Effects of occurrence form of soil organic matter on the Atterberg limits and thermal conductivity of clays
- Yue Gui, Qingkun Sang, Jie Yin
-
- Published online by Cambridge University Press:
- 10 September 2024, e10
-
- Article
- Export citation
-
Because of the interfacial interactions between mineral soil particles and soil organic matter (SOM), SOM occurs in various forms in the soil, and the mineral-associated and particulate forms are fundamental. Many recent studies have concentrated on the effects of SOM content and type on the geotechnical behavior of soil. However, the influence of SOM occurrence forms is not well understood, nor is there a scientific classification standard for SOM in geotechnical engineering. The main objectives of this study were to explore the effects of SOM occurrence forms on a few physical properties of clays to develop an engineering classification standard of SOM. First, this paper reviews the interfacial interaction mechanism, factors that influence the relation between mineral soil particles and SOM, and the classification method of SOM in soil science. Three predominant clays (montmorillonite, illite, and kaolinite) were then used as the matrix, and three groups of artificial soil samples with different SOM contents (wu ranging from 0 to 50% by weight) were prepared by adding peat.
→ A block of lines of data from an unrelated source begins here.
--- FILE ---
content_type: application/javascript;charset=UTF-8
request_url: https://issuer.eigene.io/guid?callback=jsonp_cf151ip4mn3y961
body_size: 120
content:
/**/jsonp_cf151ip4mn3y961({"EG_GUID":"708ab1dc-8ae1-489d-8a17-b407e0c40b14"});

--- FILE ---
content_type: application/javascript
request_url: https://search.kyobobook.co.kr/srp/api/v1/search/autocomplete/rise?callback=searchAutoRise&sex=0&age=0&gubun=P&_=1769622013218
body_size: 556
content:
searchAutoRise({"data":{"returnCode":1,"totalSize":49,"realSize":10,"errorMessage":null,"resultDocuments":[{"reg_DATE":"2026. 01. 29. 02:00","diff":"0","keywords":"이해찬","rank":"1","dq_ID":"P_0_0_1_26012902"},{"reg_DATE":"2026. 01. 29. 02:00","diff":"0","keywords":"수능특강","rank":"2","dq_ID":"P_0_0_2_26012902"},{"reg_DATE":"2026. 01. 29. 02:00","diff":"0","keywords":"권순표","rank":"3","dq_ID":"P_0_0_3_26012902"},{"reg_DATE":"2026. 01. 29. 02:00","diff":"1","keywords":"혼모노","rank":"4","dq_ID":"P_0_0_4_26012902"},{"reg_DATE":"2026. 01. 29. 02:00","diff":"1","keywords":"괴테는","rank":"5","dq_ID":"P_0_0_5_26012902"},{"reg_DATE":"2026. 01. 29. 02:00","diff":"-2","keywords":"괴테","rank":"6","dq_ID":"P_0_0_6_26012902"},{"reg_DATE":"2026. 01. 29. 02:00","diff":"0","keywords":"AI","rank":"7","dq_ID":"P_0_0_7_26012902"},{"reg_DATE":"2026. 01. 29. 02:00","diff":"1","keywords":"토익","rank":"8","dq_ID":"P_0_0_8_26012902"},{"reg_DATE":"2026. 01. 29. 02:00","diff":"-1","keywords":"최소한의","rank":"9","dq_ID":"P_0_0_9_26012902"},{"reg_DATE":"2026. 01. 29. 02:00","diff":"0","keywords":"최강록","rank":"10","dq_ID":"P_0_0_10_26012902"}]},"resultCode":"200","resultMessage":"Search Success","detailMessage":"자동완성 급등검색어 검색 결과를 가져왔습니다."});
A chemical extraction method was used to determine the amount of different forms of SOM. Moreover, the Atterberg limits wL (wp) and thermal conductivity λ of artificial soil samples were tested. Based on the experimental results, the relationship between the form of SOM and these physical parameters was established. The experimental results show that the wL (wp) vs wu, and λ vs wu fitted curves were not monotonic but piecewise linear and could be divided into two straight lines with different slopes; wu corresponded to the inflection point of wL (wp) vs wu, and λ vs wu curves were closer to the threshold value wu,2. Finally, a simple engineering classification method of SOM is proposed.